# Shadow in Charlie's bed



## Poodleroni (Apr 20, 2009)

We are trying to figure this one out...Shadow (the standard) thinks it's great to squeeze his big body into Charlie's (the mini) bed. Is he trying to relive puppyhood or what? lol :wacko:


----------



## Fluffyspoos (Aug 11, 2009)

Don'tcha love it when dogs do that? I think it's so freaking cute.


----------



## Fluffyspoos (Aug 11, 2009)

He's a gorgeous standard by the way, I loooove how dark his coloring is, kudos to you for actually being able to take a picture of him!


----------



## Poodleroni (Apr 20, 2009)

Thanks Fluffyspoos! It is hard to get his face to show up in a lot of pictures. Here is Charlie taking over Shadow's bed...lol


----------



## KPoos (Aug 29, 2009)

Is that a heater the bed is by? Maybe he wants to be by that heater or maybe he likes being in an enclosed space? That's why crates really work for dogs, they like the feeling of a "den."


----------



## Olie (Oct 10, 2009)

That is so sweet as is he. When I see Olie in Aokis I can never get the camera fast enough! I like your woodstove


----------



## taxtell (Sep 17, 2009)

Hahaha that's cute. 
Flip does that to Jack all the time, my husband always tells me "Flip's gone all cupcake again!"


----------



## spoospirit (Mar 10, 2009)

_ound: I love it!!
_


----------



## Poodleroni (Apr 20, 2009)

taxtell said:


> Hahaha that's cute.
> Flip does that to Jack all the time, my husband always tells me "Flip's gone all cupcake again!"


lol, that's hilarious Taxtell!!


----------



## Poodleroni (Apr 20, 2009)

KPoos said:


> Is that a heater the bed is by? Maybe he wants to be by that heater or maybe he likes being in an enclosed space? That's why crates really work for dogs, they like the feeling of a "den."

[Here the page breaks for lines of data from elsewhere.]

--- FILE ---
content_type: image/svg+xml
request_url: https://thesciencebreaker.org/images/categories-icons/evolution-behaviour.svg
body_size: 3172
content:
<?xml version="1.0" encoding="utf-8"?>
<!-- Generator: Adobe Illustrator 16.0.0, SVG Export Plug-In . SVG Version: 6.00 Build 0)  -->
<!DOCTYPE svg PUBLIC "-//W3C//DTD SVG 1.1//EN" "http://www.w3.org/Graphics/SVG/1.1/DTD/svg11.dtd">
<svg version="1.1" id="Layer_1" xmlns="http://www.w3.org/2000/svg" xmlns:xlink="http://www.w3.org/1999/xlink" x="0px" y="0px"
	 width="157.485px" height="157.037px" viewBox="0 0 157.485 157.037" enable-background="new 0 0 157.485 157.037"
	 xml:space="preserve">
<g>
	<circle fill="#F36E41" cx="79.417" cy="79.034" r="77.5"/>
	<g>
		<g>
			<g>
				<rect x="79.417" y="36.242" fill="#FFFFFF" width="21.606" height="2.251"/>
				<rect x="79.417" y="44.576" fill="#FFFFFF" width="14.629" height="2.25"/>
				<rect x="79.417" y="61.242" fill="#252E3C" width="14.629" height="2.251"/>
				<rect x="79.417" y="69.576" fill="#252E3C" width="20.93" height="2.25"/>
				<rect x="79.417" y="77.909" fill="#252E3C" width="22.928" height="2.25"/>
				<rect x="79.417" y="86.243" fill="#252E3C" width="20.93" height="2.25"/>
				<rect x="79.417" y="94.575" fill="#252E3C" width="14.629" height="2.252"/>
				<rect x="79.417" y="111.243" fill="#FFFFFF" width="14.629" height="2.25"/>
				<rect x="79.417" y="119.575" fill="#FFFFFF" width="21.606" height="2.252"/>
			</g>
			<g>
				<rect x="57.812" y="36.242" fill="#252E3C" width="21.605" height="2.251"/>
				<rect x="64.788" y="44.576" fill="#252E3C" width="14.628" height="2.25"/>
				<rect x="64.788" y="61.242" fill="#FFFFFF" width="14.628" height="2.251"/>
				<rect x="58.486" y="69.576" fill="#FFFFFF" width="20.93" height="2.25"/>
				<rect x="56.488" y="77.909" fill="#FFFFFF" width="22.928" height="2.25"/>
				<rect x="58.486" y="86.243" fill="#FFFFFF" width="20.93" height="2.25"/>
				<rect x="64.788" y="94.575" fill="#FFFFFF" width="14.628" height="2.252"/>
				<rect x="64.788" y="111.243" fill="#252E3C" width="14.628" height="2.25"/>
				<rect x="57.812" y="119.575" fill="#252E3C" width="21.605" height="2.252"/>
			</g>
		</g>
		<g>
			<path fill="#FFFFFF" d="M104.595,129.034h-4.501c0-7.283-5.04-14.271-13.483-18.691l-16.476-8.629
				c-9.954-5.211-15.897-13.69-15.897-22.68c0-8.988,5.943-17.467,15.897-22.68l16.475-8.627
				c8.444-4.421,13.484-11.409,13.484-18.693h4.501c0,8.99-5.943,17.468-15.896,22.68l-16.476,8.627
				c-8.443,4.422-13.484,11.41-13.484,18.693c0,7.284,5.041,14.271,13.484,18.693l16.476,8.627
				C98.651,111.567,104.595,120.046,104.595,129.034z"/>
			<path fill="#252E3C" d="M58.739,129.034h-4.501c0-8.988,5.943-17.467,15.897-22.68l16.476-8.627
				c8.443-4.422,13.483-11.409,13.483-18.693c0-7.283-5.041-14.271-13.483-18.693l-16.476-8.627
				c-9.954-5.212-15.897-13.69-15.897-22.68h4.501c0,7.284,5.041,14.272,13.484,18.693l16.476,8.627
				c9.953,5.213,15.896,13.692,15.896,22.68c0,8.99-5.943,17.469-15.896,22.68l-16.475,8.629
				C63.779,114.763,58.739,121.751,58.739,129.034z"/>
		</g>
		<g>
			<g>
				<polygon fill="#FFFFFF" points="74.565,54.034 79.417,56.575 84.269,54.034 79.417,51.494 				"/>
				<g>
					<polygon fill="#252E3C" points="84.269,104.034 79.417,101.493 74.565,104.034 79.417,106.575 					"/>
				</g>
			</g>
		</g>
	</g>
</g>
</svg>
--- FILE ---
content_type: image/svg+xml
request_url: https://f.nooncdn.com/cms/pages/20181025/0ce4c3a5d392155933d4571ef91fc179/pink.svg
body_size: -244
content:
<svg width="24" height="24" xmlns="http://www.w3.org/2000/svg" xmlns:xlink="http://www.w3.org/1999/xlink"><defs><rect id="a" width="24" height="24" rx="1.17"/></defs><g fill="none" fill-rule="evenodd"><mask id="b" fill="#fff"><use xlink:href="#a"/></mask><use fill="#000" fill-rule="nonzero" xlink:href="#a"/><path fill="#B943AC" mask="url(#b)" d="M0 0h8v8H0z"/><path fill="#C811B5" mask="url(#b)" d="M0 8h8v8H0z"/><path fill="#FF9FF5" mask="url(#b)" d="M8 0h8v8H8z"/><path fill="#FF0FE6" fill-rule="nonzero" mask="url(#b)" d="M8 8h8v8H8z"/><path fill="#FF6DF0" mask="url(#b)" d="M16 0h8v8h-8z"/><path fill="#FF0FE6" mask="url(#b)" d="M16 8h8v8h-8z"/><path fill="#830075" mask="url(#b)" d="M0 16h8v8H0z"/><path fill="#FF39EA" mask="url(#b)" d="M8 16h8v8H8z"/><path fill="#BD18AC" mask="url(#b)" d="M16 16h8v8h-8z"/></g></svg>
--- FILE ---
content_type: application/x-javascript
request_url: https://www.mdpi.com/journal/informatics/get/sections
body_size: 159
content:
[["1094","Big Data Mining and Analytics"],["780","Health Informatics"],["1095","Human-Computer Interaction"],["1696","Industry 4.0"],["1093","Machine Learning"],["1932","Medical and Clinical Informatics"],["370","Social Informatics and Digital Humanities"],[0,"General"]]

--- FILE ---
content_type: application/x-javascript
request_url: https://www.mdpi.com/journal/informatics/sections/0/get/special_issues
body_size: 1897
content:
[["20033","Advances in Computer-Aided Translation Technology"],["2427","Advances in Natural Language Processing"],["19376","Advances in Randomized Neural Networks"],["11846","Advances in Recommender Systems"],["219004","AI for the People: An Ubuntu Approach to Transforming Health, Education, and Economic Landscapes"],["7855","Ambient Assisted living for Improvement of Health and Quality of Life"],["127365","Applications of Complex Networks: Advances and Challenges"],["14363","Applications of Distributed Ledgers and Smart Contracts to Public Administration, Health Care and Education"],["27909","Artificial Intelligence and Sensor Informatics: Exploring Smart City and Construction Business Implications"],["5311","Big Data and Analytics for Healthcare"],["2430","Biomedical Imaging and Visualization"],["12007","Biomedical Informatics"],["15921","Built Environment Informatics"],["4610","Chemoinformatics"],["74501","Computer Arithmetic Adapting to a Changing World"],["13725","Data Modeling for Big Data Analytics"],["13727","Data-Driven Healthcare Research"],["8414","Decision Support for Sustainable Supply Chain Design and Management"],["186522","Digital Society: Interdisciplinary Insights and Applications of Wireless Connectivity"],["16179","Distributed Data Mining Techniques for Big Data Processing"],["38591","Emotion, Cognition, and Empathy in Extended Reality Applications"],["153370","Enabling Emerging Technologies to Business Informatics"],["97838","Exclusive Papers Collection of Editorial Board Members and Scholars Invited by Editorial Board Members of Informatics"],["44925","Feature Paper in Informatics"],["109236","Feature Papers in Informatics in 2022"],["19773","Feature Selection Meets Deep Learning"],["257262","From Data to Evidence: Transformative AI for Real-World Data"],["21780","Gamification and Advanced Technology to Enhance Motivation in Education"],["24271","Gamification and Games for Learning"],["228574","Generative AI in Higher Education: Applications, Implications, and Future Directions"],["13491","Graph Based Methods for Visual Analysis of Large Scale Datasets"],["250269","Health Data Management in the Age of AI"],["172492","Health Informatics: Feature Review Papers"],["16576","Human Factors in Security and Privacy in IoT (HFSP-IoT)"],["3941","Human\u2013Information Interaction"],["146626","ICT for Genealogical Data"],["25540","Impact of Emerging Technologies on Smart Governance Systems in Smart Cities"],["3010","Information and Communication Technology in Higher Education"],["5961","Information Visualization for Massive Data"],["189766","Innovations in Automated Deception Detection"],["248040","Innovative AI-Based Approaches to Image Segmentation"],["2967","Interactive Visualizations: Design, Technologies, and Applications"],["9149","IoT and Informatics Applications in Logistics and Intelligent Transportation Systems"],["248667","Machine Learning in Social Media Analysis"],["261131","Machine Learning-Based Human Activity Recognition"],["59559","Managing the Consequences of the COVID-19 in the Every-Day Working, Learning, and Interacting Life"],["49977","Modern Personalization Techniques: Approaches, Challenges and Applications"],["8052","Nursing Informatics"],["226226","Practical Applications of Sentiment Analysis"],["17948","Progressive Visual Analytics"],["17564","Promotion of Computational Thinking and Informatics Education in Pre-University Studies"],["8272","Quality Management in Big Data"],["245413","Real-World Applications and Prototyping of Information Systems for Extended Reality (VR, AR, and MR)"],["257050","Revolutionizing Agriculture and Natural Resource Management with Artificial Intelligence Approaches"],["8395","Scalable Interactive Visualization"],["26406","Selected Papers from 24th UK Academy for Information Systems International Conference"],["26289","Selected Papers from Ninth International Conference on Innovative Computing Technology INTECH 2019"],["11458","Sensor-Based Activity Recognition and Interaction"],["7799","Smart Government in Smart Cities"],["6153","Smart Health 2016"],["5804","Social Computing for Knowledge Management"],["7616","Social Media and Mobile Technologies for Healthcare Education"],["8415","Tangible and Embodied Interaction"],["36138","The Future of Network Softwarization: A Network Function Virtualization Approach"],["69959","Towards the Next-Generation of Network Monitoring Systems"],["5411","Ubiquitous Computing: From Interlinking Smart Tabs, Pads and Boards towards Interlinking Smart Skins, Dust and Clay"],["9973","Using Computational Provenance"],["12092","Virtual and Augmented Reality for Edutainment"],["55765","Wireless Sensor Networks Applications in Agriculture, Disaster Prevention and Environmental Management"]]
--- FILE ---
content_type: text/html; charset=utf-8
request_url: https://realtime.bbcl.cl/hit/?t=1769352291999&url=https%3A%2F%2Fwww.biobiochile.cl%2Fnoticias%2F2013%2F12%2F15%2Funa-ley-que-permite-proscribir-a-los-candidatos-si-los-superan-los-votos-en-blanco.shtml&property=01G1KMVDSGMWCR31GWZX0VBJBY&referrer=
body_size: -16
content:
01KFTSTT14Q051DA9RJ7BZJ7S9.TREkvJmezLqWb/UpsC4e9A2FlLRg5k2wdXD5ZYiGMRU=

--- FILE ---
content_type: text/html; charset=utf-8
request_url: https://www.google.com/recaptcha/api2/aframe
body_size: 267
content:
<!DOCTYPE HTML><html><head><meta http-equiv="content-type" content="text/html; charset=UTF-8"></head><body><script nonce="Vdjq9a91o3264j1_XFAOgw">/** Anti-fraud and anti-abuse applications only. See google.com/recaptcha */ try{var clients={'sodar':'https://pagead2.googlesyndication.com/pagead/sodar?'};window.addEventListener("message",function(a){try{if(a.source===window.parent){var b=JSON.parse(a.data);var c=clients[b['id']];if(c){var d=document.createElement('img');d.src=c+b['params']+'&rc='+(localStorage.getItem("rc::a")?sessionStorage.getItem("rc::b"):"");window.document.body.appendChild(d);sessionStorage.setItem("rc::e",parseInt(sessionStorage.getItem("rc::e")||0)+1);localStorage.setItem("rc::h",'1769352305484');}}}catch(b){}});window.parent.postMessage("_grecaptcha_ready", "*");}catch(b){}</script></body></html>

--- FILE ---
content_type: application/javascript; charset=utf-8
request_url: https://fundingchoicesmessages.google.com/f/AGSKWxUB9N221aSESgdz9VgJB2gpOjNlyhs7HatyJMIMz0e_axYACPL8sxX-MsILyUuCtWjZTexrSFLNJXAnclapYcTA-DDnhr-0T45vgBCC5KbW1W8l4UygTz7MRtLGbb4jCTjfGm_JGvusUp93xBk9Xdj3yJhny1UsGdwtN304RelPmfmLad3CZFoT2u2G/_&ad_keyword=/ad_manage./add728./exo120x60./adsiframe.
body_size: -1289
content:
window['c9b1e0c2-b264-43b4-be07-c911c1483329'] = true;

It's a wood stove, but we never use it! lol


----------



## Bella's Momma (Jul 26, 2009)

Awww...somebody wants to be a lap poodle. He is gorgeous...wow.


----------



## Poodleroni (Apr 20, 2009)

Thanks Bella's Momma! It's really funny when he climbs up on me on the couch, sits his butt on my lap, and sits straight up like he's my kid! lol


----------



## Bella's Momma (Jul 26, 2009)

Poodleroni said:


> Thanks Bella's Momma! It's really funny when he climbs up on me on the couch, sits his butt on my lap, and sits straight up like he's my kid! lol


LOL! Definitely a lap poodle!


----------



## roxy25 (Dec 18, 2008)

HAHHA Im not sure if you saw Enzo's pic he does the same thing.

Poodles are crazy !


----------



## Winnow (Jan 2, 2010)

Here is Charly in my sister's Bichon bed  
It is really small barely fits her.

I think they are secretly telling us that they are lap dogs


----------



## neVar (Dec 25, 2009)

all my big dogs do this- i have 3 HUGE dog beds (1x big dog) and one nice medium size one for the danish dog. Danish dog never lays in it (unless i'm doing nails- then he runs and lays in it) but my big guys. constantly try to fit into it.


----------